Horse starts negative behaviors again- only at canter to the right. Still sound. Fetlock is injected. Joint flare episode renders horse slightly off for four days following injection. Horse starts back into work a week later. New symptoms and attitude points towards ulcers. Horse is treated for ulcers, new symptoms disappear. Three days back into consistent work (4 weeks post injection) horse displays negative behaviors at right lead canter, again.
-Inject joint again?
-X-ray again to see if chips have changed location? Last x-rays taken 11 months ago.
-Try something like Adequan?
The big difficulty here is that the horse does not come up lame. Which, I believe, makes it difficult or rather impossible/pointless to block. I’m not sure I’d want to ride a blocked horse either – especially since pain is demonstrated through progressively acrobatic negative behavior.
I am at a loss as to what the 'next step' is and would welcome any and all suggestions.
If the right front limb still flexes positive then you know your injections to date have worn off or are just not working so time to try something more aggressive. If there is a positive flexion and negative behavior I would be calling the horse lame - get the vet to test the flexion and re-xay. I might try a course of IV Legend and IM Adequan before moving to IRAP etc. Shock wave might help too. Best course of action is to find the best lameness vet you can find and consult with them - they will be experienced in working with tougher cases.

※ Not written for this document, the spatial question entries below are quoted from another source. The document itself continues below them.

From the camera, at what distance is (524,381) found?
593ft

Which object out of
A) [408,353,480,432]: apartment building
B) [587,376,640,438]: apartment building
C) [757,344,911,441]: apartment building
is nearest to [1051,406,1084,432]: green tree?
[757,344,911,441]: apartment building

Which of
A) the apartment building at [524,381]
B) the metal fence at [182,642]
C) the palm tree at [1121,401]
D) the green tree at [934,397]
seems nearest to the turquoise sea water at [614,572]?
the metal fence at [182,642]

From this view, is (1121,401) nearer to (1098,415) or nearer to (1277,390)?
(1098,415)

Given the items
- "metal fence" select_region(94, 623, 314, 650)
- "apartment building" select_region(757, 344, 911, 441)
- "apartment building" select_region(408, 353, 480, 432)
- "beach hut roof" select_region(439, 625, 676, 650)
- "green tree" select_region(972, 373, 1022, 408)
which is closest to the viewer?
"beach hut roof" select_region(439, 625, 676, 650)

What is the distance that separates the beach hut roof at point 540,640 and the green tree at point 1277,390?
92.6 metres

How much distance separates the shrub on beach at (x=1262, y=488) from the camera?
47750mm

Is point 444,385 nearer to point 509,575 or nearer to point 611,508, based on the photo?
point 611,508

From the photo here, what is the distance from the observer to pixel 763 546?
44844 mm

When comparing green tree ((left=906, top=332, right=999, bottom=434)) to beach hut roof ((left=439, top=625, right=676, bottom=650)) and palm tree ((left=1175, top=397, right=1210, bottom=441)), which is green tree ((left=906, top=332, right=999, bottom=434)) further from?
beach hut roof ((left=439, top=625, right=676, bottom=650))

You could also consider turning to a simple bute protocol to see if it controls the pain\behavior (have to be careful about the ulcers though). Good luck!
He will buck (small ones growing to larger) swish his tail, swing his head, grind his teeth, or bundle himself up and crowhop.
I do not *think* saddle fit is the issue. The behaviors have occurred with two different riders and with three different saddles. I am rather fanatical about saddle fit, thanks to previous horses.
Horse has been under my care for five weeks. He has been lunged very sporadically in his past years - and it was used as a 'get all the bucks out you can' tool. So it is very difficult to evaluate him on the lunge line, as he bucks/launches himself in either direction immediately regardless of 'instructions.' One of my priorities is to teach/re-teach this horse to lunge.
Horse is very inactive in the pasture because of erm, he enjoys grass a lot. His companions are arthritic and ancient - not very conducive to 'wooohoo! moments" I have seen him canter twice. Once on left lead, once on right. Undersaddle on his pain-free days, he has no issues picking up or cantering to the right. In fact, I might argue it is his stronger lead! The few strides between bucks feel normal - it is not unbalance or sticky.
"bony changes in sesamoid" is an understatement .
The "bony changes" are severe, IMO. The sesamoid is trashed.
I would never, ever consider jumping a horse with this much damage to a sesamoid at the suspensory ligament connection.
I would shoe with some kind of full roller motion shoe that allows eased movement in any direction, and forget about any kind of jumping or performance work.
Hi Patty -
Thanks for your reply. My original post was unclear - the jumping was with the previous owner. I have no interest in jumping. I am hoping for 2nd level dressage (maybe 3rd level dressage down the road) and trail rides.
This is a big favor - but could you please explain to me what/where you see in the sesamoids in the xrays? I can see the chips but do not have an educated enough eye to put much judgement on the sesamoids. Not questioning you at all - just trying to learn.
This is a big favor - but could you please explain to me what/where you see in the sesamoids in the xrays?
Here. I do not know many veterinrians who would not deem these as significant or severe seamoid injuries. A couple look like avulsion fractures, (the pulling of a section of bone off where a ligament attaches).